Compartimos un mundo donde cada uno esta solo, no quiero en mi soledad refugiarme en la vida de los demás, quiero la mía, y la estoy teniendo, para algunos es una chorrada pero cuando me compre el portátil o cuando me trajeron la habitación nueva vi mi nuevo piso como mi hogar, poco a poco se esta pareciendo a lo que quiero que sea. Voy construyendo mi feudo, no obligo a nadie a integrarlo pero tampoco que me impongan sus leyes, cada uno es como es, y si quiere cambiar o no es cosa suya.

2 comentarios:
No es fácil caer en la cuenta de que el cambio está en nuestras manos, pero la gente cambia incluso no queriéndolo, lo bueno de cambiar queriéndolo es que la meta del cambio la fija una misma y generalmente eso sucede cuando realmente se quiere y se reconoce que la responsabilidad del éxito está en creer en ello. Después siempre hay un imponderable factor suerte, destino o lo que sea que puede variar sensiblemente la ruta, pero incluso así, el intento siempre enseña algo.
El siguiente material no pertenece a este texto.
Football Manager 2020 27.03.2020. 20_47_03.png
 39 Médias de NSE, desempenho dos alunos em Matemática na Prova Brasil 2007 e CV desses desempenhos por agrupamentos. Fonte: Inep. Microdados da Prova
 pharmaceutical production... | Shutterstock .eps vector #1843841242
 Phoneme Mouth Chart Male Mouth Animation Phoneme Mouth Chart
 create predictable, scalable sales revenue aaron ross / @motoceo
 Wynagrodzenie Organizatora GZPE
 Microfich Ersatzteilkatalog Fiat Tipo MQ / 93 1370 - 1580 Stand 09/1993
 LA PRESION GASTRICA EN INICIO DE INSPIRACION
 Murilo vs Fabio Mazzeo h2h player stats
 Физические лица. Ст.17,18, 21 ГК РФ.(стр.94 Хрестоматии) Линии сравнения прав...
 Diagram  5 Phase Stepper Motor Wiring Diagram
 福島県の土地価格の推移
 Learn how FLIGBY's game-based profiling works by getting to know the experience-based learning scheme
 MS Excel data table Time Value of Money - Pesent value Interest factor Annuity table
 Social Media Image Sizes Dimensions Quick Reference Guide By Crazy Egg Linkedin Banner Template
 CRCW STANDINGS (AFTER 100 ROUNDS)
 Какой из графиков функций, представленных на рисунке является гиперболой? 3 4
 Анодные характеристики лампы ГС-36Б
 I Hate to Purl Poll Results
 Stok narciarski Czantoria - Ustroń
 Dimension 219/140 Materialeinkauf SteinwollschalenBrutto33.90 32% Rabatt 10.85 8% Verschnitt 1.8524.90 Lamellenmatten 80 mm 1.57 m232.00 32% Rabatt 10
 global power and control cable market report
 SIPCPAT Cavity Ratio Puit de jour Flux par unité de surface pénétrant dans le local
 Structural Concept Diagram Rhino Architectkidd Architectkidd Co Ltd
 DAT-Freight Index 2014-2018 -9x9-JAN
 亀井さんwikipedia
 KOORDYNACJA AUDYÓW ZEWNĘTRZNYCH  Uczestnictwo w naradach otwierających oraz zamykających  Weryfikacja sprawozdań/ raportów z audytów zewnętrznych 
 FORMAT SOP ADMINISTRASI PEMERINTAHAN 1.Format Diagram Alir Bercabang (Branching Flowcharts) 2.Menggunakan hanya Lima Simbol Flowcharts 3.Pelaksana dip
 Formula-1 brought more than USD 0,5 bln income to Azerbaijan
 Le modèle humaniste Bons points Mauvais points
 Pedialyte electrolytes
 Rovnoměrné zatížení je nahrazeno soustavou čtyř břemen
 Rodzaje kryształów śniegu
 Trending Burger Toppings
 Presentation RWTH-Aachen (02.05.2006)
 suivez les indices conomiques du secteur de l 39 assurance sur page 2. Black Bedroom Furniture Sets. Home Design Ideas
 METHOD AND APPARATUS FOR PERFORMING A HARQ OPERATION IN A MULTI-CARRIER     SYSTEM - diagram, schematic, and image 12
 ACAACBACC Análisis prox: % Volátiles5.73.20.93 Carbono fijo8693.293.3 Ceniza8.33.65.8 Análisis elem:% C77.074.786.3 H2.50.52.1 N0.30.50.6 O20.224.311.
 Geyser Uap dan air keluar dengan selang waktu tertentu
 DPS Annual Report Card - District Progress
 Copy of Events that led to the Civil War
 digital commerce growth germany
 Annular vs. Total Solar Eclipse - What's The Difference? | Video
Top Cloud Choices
Creo que me he liado ¡Estas no son horas para pensar! Ja, ja... disculpa mi mal explicar. Saludos y buenas noches.
Magia, a veces cambiamos no por eleccion sino porque no te queda otra salida y tienes que hacer algo al respecto. Mientras cambian las cosas aprendemos y nos sentimos mas seguros aunque el acojone del principio no te lo quita nadie.